ZNEWS.ID JAKARTA – Menemani anak bermain tak hanya mempererat jalinan hubungan antara orang tua dan buah hati, tapi juga membantu keduanya mengurangi stres.

“Main bermanfaat untuk stress released baik anak atau orang tua, manfaat untuk kedua-duanya,” kata Vera Itabiliana Hadiwidjojo, SPsi, psikolog anak dan remaja dalam konferensi pers daring, dikutip dari Antara, Sabtu (29/5/2021).

Misalnya, anak diajak bermain peran di mana dia menjadi seorang karakter yang galak dan bebas berekspresi. Lewat cara itu, dia bisa melepaskan kepenatan yang menumpuk karena ruang gerak terbatas akibat pandemi.
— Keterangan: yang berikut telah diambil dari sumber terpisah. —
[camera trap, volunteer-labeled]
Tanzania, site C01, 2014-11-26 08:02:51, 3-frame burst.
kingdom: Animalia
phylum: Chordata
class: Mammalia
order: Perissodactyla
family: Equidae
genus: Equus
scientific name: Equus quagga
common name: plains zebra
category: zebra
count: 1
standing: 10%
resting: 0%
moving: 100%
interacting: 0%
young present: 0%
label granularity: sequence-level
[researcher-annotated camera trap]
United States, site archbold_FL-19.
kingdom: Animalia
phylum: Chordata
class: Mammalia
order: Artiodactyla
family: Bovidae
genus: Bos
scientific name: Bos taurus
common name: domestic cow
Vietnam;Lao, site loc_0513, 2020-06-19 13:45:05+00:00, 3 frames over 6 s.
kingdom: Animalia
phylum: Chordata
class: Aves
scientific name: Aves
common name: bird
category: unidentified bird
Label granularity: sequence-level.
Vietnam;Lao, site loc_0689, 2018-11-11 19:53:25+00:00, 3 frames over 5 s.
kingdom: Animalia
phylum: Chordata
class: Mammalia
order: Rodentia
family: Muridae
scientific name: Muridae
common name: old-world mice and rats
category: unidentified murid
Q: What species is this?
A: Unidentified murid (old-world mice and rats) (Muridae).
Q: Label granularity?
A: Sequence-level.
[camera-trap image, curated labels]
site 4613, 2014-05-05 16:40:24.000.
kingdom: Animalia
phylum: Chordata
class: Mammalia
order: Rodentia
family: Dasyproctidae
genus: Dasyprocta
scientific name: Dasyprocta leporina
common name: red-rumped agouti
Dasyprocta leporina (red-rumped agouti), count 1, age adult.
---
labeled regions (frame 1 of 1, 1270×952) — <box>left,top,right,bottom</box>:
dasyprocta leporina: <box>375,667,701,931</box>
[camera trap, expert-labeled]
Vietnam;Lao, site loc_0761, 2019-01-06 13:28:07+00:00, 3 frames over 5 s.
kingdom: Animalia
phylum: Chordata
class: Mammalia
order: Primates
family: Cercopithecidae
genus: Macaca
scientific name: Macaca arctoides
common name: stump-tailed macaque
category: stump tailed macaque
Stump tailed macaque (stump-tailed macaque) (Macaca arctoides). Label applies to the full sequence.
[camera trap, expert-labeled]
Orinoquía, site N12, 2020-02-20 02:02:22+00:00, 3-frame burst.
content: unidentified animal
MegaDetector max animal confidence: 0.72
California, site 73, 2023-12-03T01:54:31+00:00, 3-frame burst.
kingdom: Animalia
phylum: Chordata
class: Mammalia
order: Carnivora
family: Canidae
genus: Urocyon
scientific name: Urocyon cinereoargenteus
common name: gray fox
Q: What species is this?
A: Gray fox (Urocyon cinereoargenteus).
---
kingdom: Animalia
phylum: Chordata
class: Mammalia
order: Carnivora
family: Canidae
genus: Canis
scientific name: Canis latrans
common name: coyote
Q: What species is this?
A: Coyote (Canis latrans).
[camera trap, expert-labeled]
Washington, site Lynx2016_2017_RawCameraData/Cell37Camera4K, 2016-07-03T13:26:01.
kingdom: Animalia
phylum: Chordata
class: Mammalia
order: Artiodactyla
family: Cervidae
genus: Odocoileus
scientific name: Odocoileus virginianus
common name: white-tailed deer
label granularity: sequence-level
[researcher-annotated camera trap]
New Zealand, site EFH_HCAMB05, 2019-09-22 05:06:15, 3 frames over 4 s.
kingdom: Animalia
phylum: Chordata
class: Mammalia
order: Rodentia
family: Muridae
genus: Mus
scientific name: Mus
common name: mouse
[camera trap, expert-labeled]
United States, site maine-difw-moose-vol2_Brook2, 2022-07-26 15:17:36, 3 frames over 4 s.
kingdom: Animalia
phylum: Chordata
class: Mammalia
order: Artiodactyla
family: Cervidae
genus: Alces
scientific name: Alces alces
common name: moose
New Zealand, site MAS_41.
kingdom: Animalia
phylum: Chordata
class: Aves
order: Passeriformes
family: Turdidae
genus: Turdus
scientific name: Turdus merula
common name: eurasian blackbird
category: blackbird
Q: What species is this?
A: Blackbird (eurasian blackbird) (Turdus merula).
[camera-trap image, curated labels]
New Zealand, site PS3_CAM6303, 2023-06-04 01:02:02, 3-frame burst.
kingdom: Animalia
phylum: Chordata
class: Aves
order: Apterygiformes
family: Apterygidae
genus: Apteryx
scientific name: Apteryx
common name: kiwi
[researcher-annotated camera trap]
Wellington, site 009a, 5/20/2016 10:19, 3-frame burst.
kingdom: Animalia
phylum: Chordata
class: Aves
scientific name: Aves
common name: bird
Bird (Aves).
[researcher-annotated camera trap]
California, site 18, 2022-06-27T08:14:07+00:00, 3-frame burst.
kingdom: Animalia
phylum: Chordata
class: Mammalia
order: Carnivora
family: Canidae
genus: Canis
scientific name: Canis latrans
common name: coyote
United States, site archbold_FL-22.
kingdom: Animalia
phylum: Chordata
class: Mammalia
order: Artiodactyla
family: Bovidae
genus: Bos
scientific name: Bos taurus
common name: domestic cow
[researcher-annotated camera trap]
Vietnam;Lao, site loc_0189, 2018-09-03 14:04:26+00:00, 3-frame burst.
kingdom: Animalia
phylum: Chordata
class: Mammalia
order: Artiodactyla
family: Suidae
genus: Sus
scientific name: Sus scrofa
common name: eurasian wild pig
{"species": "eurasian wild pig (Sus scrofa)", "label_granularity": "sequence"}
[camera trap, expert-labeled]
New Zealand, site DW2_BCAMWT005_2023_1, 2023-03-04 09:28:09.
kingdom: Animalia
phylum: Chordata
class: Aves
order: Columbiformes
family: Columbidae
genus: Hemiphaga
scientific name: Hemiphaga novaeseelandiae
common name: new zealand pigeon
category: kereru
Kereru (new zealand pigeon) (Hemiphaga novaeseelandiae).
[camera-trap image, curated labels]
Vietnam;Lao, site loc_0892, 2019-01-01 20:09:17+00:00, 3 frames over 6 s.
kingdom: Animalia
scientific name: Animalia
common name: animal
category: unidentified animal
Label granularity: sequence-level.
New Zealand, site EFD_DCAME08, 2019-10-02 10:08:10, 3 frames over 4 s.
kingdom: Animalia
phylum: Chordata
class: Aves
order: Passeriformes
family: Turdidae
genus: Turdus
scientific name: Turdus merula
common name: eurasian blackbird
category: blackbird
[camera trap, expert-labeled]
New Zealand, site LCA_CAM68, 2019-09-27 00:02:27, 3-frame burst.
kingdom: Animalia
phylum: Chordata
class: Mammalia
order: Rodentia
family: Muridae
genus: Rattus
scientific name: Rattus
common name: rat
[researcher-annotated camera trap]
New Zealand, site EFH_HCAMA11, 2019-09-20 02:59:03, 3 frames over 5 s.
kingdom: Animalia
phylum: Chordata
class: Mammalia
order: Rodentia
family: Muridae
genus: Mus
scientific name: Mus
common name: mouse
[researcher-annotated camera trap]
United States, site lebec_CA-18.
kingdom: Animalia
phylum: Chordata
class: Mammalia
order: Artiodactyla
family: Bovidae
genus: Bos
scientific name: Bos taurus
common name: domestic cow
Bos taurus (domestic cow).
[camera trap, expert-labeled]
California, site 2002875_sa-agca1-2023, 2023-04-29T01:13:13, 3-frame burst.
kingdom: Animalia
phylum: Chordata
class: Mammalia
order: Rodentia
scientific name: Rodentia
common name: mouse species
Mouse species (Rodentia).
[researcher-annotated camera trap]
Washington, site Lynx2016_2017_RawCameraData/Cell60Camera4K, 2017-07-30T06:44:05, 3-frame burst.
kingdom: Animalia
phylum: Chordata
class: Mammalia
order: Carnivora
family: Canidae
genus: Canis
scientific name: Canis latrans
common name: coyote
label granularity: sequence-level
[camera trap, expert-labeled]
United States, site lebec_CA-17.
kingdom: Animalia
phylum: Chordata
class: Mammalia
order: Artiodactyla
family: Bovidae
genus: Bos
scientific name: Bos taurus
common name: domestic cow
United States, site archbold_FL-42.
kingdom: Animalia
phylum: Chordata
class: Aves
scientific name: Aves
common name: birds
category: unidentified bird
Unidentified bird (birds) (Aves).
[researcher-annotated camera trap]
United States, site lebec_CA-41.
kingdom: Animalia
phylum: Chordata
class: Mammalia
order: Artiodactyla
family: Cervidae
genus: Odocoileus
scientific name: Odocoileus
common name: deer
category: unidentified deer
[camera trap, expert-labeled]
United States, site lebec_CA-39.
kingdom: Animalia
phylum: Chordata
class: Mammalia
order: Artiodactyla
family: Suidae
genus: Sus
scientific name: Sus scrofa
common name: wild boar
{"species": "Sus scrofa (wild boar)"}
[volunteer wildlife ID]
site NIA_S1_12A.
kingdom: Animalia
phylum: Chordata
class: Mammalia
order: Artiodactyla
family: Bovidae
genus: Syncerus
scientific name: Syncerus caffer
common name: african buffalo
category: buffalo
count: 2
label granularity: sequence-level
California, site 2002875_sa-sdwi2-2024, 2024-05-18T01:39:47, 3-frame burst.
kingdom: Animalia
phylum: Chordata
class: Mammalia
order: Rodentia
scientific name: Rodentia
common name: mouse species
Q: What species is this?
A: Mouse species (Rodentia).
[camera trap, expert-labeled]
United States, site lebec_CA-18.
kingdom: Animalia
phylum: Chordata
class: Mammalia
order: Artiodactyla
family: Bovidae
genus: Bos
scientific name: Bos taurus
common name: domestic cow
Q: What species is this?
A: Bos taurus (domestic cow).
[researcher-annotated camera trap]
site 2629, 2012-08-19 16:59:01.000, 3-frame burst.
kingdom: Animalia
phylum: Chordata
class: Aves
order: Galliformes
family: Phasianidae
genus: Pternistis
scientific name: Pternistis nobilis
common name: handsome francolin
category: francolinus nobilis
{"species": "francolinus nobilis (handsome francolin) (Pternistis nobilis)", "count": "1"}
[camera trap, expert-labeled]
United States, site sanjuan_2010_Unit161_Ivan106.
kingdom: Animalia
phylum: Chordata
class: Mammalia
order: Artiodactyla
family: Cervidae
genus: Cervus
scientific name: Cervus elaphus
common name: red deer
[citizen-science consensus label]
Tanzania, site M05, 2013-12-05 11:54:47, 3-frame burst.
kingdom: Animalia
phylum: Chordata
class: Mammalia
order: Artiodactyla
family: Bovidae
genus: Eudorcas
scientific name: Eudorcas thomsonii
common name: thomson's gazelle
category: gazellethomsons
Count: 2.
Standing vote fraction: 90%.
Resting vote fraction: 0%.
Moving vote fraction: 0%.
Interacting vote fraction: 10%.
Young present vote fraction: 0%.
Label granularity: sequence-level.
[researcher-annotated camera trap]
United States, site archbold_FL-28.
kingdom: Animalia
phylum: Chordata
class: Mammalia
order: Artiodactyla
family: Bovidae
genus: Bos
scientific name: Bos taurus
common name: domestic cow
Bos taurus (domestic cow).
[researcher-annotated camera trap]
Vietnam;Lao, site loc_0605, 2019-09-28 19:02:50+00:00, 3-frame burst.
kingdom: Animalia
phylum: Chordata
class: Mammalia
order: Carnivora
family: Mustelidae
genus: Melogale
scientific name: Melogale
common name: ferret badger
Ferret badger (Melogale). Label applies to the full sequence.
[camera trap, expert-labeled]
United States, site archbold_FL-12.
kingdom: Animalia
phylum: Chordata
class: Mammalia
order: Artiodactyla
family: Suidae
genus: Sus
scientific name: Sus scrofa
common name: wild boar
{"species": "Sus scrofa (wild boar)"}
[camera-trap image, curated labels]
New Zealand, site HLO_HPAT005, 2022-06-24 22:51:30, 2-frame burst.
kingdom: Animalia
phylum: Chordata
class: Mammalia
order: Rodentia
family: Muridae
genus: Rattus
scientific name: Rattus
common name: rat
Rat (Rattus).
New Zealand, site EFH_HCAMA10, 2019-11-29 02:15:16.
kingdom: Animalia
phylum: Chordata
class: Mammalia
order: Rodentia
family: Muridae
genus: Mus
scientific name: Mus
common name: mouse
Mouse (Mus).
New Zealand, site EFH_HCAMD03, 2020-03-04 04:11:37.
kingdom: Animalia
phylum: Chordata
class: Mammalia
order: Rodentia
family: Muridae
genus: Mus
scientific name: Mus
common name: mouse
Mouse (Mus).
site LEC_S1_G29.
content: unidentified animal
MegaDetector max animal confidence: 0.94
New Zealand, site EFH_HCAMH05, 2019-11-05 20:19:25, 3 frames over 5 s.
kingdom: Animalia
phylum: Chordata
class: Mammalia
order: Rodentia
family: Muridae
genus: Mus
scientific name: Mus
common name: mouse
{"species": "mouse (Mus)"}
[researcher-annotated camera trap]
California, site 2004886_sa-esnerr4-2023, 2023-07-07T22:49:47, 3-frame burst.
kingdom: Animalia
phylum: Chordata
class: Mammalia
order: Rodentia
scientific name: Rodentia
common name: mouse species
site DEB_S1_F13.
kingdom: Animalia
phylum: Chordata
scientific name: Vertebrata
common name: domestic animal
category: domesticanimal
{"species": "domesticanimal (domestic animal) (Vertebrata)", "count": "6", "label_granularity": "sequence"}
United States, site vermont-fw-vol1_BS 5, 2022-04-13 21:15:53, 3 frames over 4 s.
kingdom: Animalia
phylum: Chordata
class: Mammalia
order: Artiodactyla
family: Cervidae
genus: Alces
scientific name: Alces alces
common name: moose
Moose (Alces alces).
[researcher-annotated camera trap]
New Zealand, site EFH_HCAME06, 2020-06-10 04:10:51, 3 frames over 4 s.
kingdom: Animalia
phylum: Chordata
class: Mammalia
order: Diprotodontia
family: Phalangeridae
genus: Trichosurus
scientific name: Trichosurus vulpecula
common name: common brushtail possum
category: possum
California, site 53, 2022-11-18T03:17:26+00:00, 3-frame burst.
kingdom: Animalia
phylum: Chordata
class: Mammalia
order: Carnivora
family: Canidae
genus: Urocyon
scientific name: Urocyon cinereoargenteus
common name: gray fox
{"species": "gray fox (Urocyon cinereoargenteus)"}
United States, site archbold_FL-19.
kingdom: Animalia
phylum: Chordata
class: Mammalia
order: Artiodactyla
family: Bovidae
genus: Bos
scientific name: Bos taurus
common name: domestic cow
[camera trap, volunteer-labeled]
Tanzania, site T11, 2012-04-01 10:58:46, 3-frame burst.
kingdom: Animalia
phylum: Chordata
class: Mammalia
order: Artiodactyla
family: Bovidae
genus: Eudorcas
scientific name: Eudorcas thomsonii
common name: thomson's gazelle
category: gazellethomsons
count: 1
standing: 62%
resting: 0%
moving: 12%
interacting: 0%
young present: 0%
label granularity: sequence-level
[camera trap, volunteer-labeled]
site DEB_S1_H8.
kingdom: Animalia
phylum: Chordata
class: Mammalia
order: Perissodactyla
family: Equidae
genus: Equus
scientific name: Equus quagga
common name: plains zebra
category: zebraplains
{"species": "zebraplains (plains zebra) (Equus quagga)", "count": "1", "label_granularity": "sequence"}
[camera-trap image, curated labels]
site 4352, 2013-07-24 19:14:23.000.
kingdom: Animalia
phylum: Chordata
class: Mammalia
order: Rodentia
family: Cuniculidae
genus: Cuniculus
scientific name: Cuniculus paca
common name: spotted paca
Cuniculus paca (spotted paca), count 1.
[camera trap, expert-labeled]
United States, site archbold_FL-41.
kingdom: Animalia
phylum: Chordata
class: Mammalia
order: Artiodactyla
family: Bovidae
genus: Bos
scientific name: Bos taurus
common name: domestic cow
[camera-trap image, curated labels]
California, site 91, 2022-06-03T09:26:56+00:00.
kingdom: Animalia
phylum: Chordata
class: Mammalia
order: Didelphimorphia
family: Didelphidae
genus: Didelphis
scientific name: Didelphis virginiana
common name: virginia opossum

Pentingnya interaksi dengan orang tua membuat Vera mengatakan bahwa lahan luas dan mainan segudang bukan jaminan anak akan betah bermain. Sebab, interaksi orang tua yang membuat anak-anak tidak merasa bosan saat bermain.

Idealnya, orang tua ikut bermain bersama anak. Jika tidak memungkinkan untuk bermain terus menerus, setidaknya orang tua terus memantau apa yang anak mainkan, atau memilih permainan yang baik untuk buah hati.

Penggunaan gawai untuk sarana bermain saat ini tak terelakkan karena orang tua juga sibuk menggunakannya ketika bekerja dari rumah. Oleh karena itu, Vera menyarankan orang tua mengeksplorasi manfaat positif gawai untuk anak, dengan memilihkan tontonan positif dan edukatif.

Bermain tak harus dengan mainan yang mahal. Barang-barang bekas atau benda-benda di sekitar rumah bisa dimanfaatkan anak untuk bersenang-senang. Kuncinya adalah berpikir kreatif.